Upon the instructions given and the testimony adduced, the case was submitted to the jury, which returned a verdict in favor of the appellee. Judgment was entered in accordance with the verdict, from which is this appeal.

*756It is insisted by the appellant that the testimony of Feldman and the employee is so unreasonable as to make it obviously impossible for it to be true. While it may be improbable, we do not think it is of such a nature as to render it reasonably impossible for it to be true, and, under the settled rule that the jury are the judges of the credibility of the witnesses, we have no right to disregard ' that testimony, it not being of the character of that rejected by this court in Waters Pierce Oil Co. v. Knisel, 79 Ark. 608, 96 S. W. 342, and Platt v. Owens, 183 Ark. 261, 35 S. W. (2d) 358.

It is next insisted that the testimony was incompetent because it tended to vary and add to the written provisions of the order.
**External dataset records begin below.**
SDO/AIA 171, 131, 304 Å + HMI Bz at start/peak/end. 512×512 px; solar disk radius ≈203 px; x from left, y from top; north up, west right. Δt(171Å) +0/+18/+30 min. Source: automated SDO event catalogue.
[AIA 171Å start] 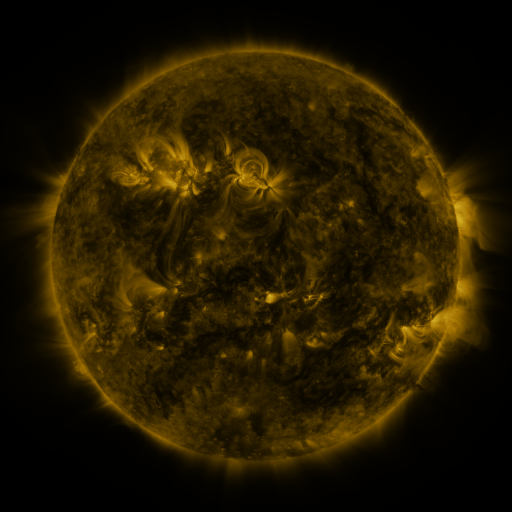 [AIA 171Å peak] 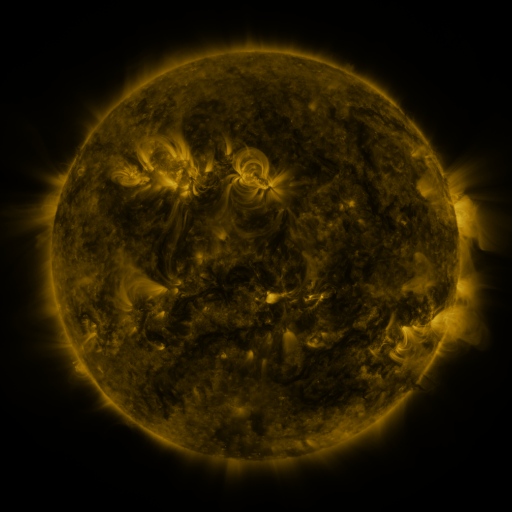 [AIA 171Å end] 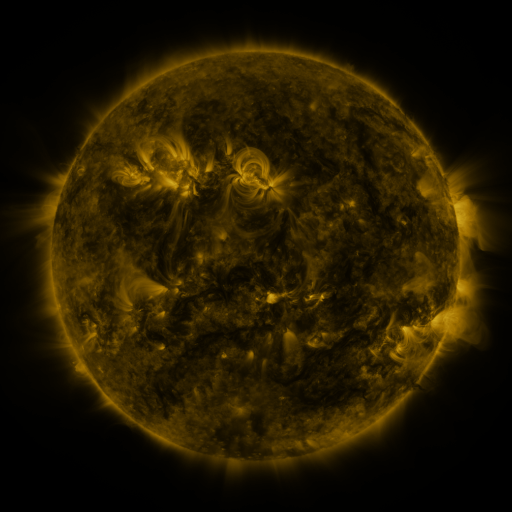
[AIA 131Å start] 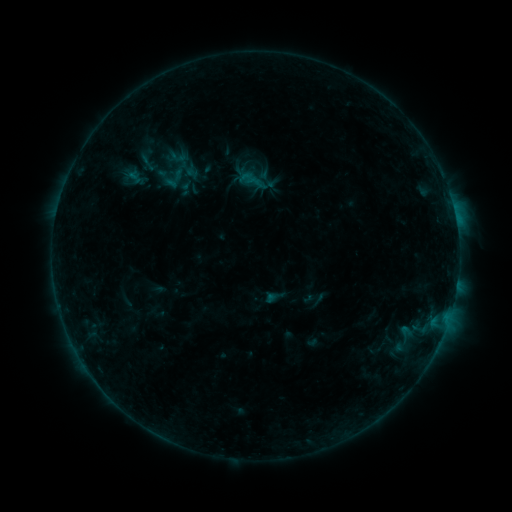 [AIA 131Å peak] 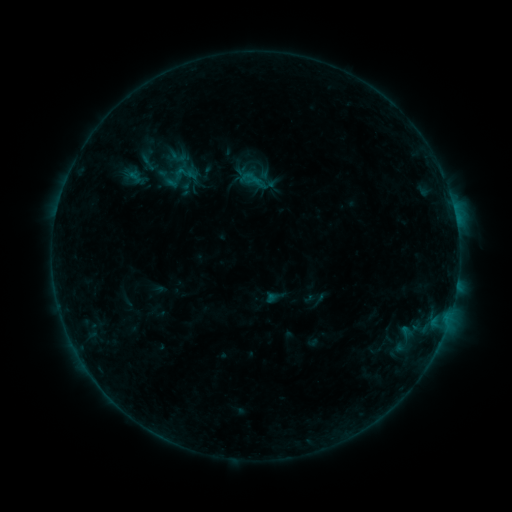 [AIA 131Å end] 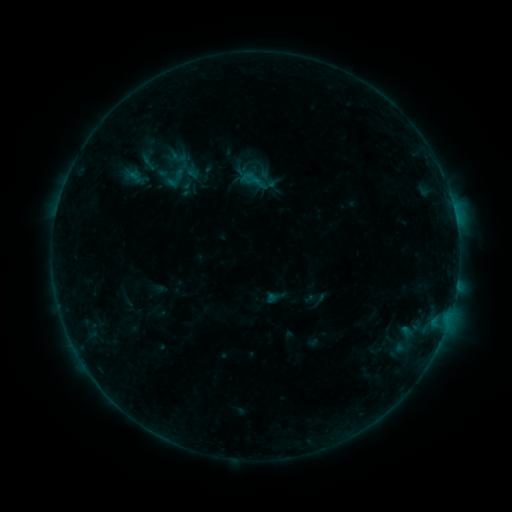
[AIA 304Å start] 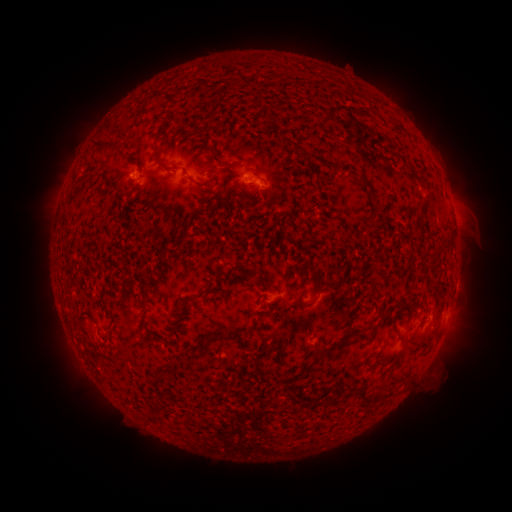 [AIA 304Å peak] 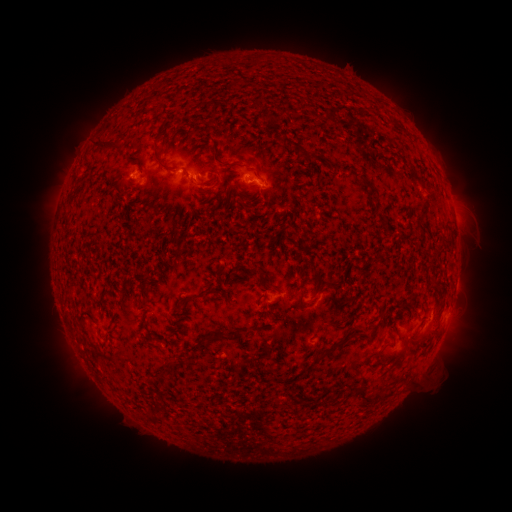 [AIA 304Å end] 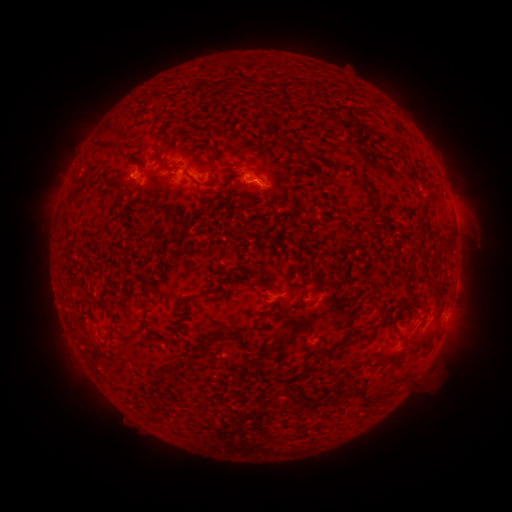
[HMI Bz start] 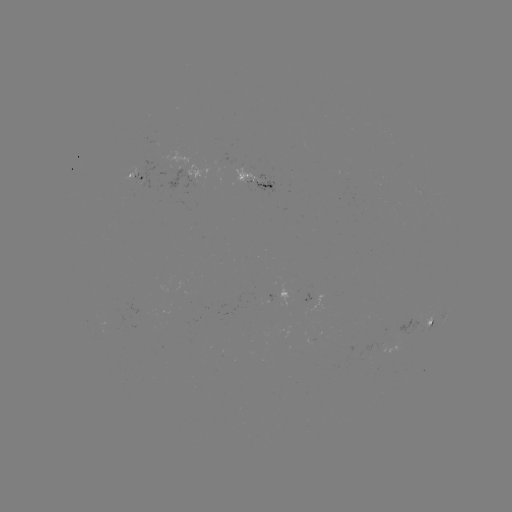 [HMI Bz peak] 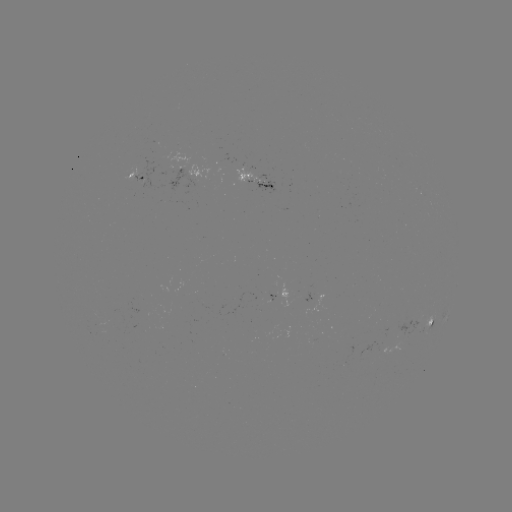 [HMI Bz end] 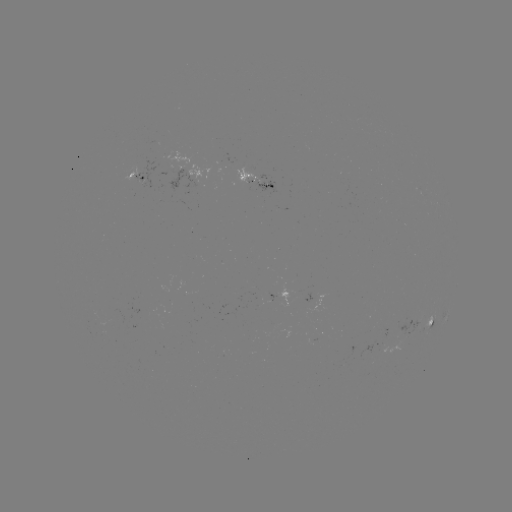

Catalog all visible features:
B3.7 flare: (183, 173)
On the other hand, the appellee con- - tends that the purpose of the evidence was not to vary or contradict the terms of the contract, but to show that the contract offered in evidence by the appellant was not in fact the contract entered into, and, to sustain this position, relies on the cases of Barton-Parker Mfg. Co. v. Taylor, 78 Ark. 586, 94 S. W. 713; Pickler v. Arkansas Packing Co., 112 Ark. 33, 164 S. W. 764; Worthen v. Stewart, 116 Ark. 306, 172 S. W. 855; White Sewing Machine Co. v. Atkinson & Son, 126 Ark. 206, 190 S. W. 111; Case Threshing Mch. Co. v. Southwestern Veneer Co., 135 Ark. 607, 205 S. W. 978; Pictorial Review Co. v. Rosen, 171 Ark. 720, 285 S. W. 385; New Home Sewing Machine Co. v. Westmoreland, 183 Ark. 769, 38 S. W. (2d) 314.
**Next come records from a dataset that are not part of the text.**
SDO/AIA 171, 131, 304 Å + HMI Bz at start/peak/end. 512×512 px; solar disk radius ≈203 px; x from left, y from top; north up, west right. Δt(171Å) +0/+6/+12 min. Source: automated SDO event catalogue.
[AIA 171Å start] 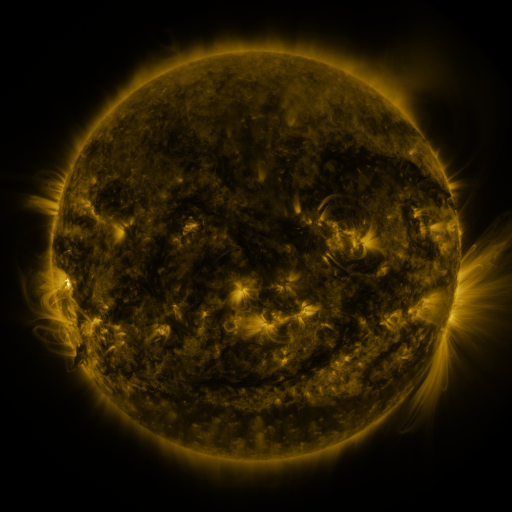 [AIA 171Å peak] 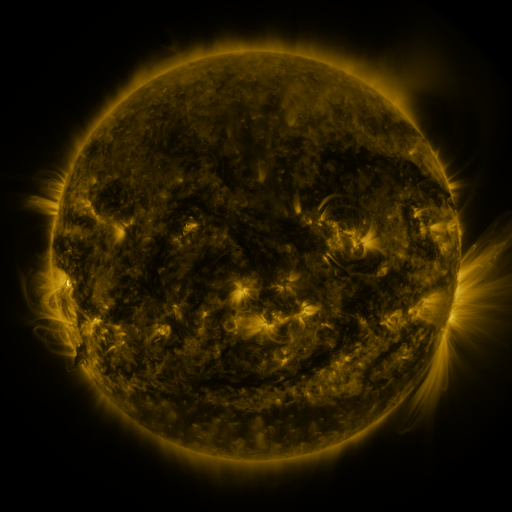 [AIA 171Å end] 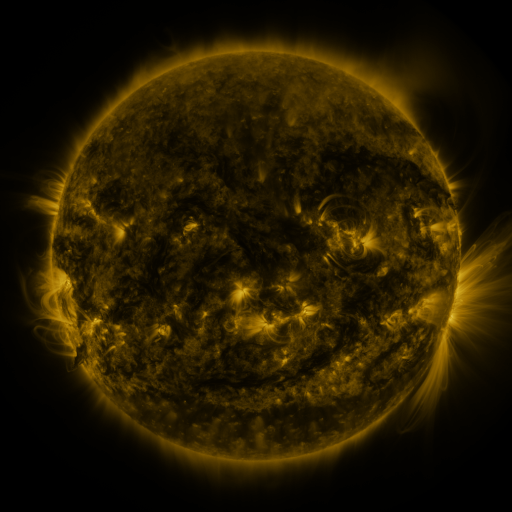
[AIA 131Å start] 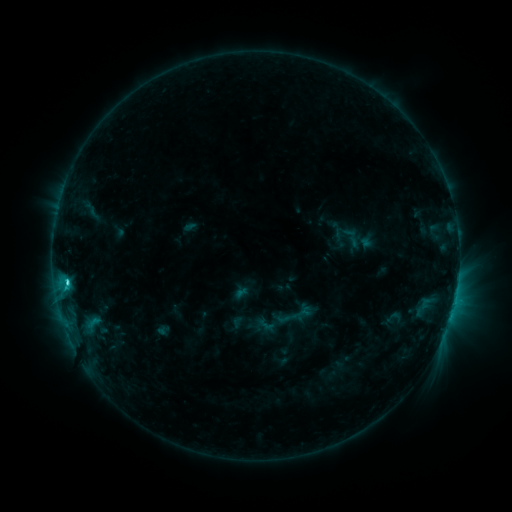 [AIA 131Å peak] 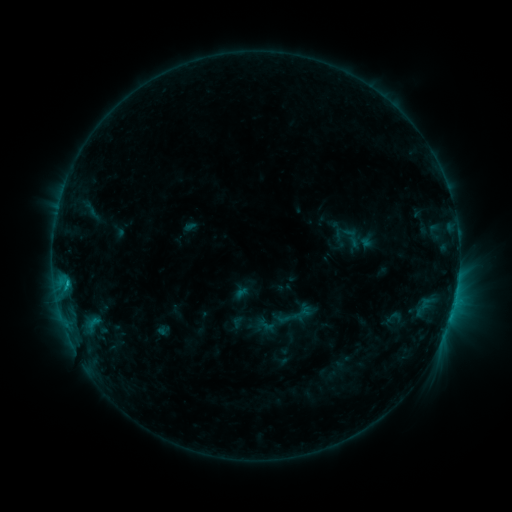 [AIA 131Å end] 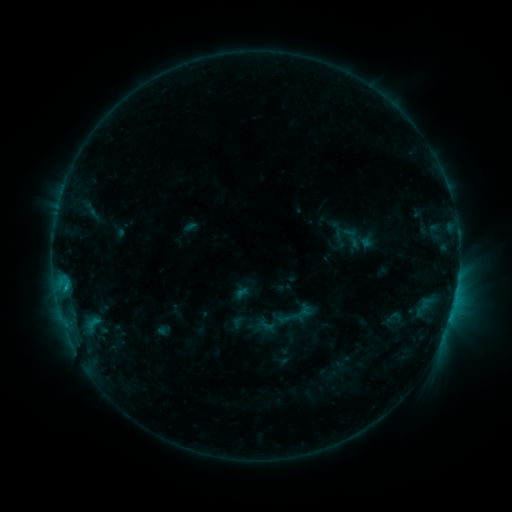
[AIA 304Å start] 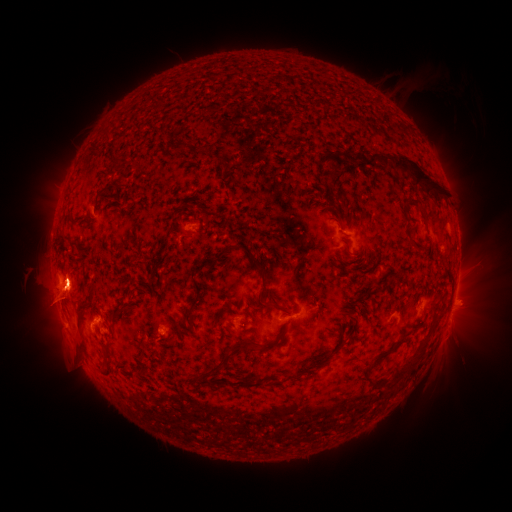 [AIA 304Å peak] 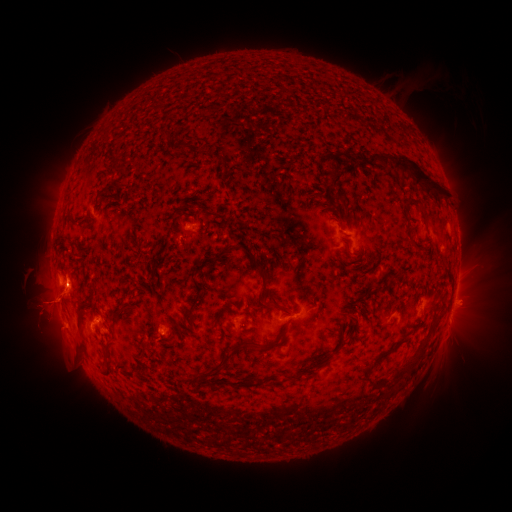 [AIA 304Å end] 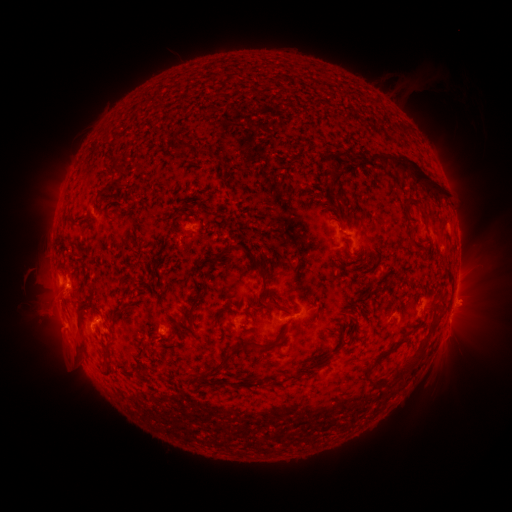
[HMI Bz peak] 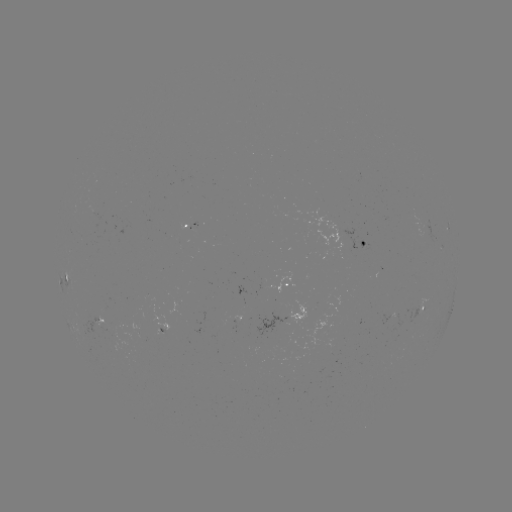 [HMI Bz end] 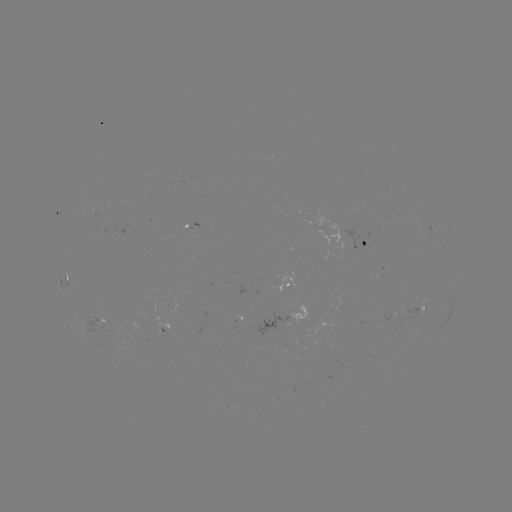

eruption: <bbox>11, 280, 91, 345</bbox>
Without reviewing these cases at length, it may be said that they are distinguishable from the case at bar, for in all of them the element of fraud entered into the procurement of contract and were conditions precedent to their validity. Here the contract was not induced by any fraudulent misrepresentation as to character of the. article sold. It is unambiguous, executed in duplicate, signed by Feldman, and the copy kept by him. It negatives his contention that the goods were shipped to him for the account of the seller (Reuter Milling Co. v. McKinney, 170 Ark. 84, 278 S. W. 963), and shows an uncon*757ditional contract of purchase and sale. The testimony relative to the agreement to do specialty work and assist in the sale tended at best to establish merely an independent agreement collateral to the main issue, and was a promissory representation of an intention as to some act in the future. Such representations are not conditions precedent to the validity of the contract, and the failure to perform them does not entitle the buyer to disavow the contract and refuse the payment of the purchase price. Similar representations as in the instant case were considered in the cases of Whitmore v. Scoggin, 147 Ark. 236, 227 S. W. 610; Stevens v. Chatfield, 230 Ky. 194, 18 S. W. (2d) 1006; Stevens v. Smotherman, 223 Mo. App. 1078, 24 S. W. (2d) 670; Security Savings Bank v. Capp, 193 Iowa 278, 186 N. W. 927; Marshall Mill Co. v. Hintz-Cameron Co., 156 Minn. 301; Fleming v. Gerlinger Motor Car Co., 286 Or. 195, 168 Pac. 289. And in all of them the views we have reached were adopted. The court therefore erred in its declaration of. law, and the judgment is reversed, and the cause remanded.